Czy w dwa dni można z drogowego kierowcy zrobić wyścigowego wyjadacza, który będzie potrafił zmierzyć się ze sportowym autem i torem oraz nauczy się współpracy z całym zespołem? Ludzie z oddziału Porsche On Track postanowili to sprawdzić...

Porsche Driving Experience | Snow & Ice | Sztuka ślizgania

W tym celu zaprosili grupę dziennikarzy z całej Europy na jeden z najciekawszych wyścigowych obiektów na naszym kontynencie. Tor Istanbul Park, który przez kilka sezonów gościł kierowców Formuły 1, stał się na dwa dni miejscem bardzo odważnego i intensywnego szkolenia. Jak zawsze wszystko zaczęło się od kilku słów wprowadzenia. Nie była to jednak kolejna z nudnych prezentacji.

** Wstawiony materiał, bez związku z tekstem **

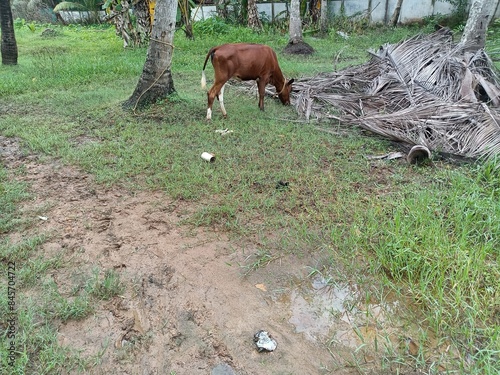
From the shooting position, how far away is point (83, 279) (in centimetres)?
275

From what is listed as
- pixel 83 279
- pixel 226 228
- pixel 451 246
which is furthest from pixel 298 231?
pixel 83 279

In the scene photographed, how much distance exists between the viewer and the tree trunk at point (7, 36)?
8758mm

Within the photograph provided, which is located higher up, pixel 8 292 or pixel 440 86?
pixel 440 86

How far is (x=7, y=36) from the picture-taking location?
29.4ft

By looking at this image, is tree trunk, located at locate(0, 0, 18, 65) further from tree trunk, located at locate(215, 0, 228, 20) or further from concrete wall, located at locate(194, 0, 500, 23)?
concrete wall, located at locate(194, 0, 500, 23)

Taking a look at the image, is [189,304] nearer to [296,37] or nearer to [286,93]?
[286,93]

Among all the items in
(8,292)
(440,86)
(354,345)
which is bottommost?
(354,345)

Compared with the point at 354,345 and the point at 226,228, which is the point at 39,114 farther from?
the point at 354,345

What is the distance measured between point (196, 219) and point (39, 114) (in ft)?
13.7

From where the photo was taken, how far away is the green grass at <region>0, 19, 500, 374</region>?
2.49 m

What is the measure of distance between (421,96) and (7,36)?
9.12 m

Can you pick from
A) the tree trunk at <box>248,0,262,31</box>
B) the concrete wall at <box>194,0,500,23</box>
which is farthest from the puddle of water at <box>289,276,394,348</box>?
the concrete wall at <box>194,0,500,23</box>

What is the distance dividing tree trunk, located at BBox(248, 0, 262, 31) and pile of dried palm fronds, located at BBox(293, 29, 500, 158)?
298 inches

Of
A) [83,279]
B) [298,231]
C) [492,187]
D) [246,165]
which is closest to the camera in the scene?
[83,279]
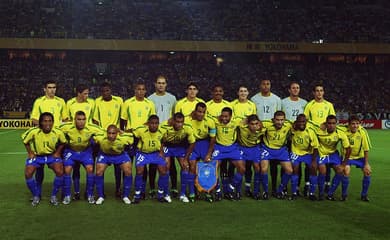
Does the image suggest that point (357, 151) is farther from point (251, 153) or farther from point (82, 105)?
point (82, 105)

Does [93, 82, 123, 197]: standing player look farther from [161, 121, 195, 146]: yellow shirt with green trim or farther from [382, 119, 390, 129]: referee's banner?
[382, 119, 390, 129]: referee's banner

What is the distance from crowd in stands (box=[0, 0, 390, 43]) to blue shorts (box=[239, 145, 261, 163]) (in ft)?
86.8

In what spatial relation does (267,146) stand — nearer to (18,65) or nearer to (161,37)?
(161,37)

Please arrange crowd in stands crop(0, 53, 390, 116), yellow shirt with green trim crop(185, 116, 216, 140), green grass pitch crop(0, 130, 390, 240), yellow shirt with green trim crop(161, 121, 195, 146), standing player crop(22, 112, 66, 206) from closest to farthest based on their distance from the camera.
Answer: green grass pitch crop(0, 130, 390, 240) < standing player crop(22, 112, 66, 206) < yellow shirt with green trim crop(161, 121, 195, 146) < yellow shirt with green trim crop(185, 116, 216, 140) < crowd in stands crop(0, 53, 390, 116)

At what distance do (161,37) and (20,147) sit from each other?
19.0m

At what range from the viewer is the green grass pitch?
5832mm

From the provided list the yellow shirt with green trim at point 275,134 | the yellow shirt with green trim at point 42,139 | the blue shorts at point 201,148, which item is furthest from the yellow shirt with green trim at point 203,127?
the yellow shirt with green trim at point 42,139

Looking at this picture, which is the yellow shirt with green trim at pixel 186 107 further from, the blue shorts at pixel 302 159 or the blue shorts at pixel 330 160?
the blue shorts at pixel 330 160

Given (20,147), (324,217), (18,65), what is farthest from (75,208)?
(18,65)

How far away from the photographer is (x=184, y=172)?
7.93m

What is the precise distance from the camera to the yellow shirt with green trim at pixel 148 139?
7.78 meters

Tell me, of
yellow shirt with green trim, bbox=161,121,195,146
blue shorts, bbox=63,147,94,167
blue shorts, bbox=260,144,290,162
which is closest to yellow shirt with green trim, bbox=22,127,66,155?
blue shorts, bbox=63,147,94,167

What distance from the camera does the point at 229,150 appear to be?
26.6 ft

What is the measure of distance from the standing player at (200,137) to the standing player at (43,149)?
2.05 m
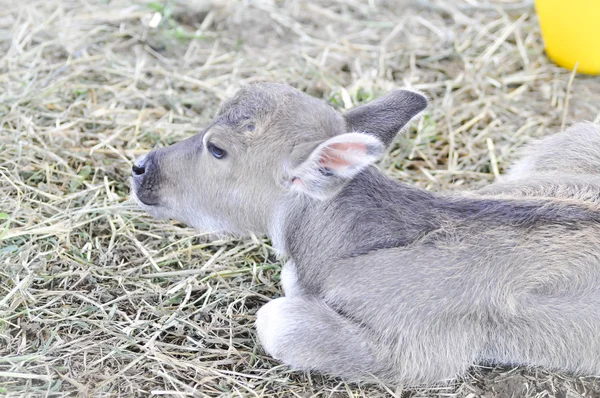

Od człowieka, który na torze spędził prawie całe swoje życie, usłyszeliśmy słowa powodujące pojawienie się kropelek potu na czole. Najpierw Jan Kalmar, o którym mowa, sprowadził nas na ziemie kilkoma pytaniami na temat techniki jazdy, na które większość grupy nie znała odpowiedzi, a następnie dowiedzieliśmy się, że podczas tego szkolenia instruktorzy udowodnią nam, że Porsche 911 nie jest samochodem ani nadsterownym ani podsterownym... pod warunkiem, że umie się nim jeździć. Przy okazji Jan podkreślił, że zamierza doprowadzić nas do limitu naszych możliwości.

Na poparcie tych słów przedstawił grupę instruktorów, pod opieką których spędzimy najbliższe dni. Połowa z nich, mimo umiarkowanego wieku już zjadła zęby na najważniejszych torach świata, w tym słynnej Północnej Pętli Nurburgringu. Żeby zwiększyć naszą motywację, każdy z uczestników został przydzielony do grupy dwóch trenerów, a większość prób sprawnościowych była rozgrywana na czas lub na punkty. Czyli nauka, nauka i jeszcze raz nauka, połączona z pełną rywalizacją w myśl zasady jeden za wszystkich, wszyscy (w zespole) za jednego.

Sygnał do startu, puszczam hamulec, a moja głowa uderza w zagłówek szybciej niż zdążyłem pomyśleć o usztywnieniu mięśni szyi. 3 sekundy i na liczniku mam 100 km/h.

Mimo tego, że jeszcze nie zasiedliśmy za kierownicami aut z wystawionej pełnej gamy modelowej marki Porsche, to poziom adrenaliny w naszych żyłach mocno wzrósł. Przypisano mnie do grupy Joakima Rasmussena i Marco Seefrieeda. Sprawdźcie w Google ich osiągnięcia, jeżeli macie wątpliwości czy potrafią szybko jeździć.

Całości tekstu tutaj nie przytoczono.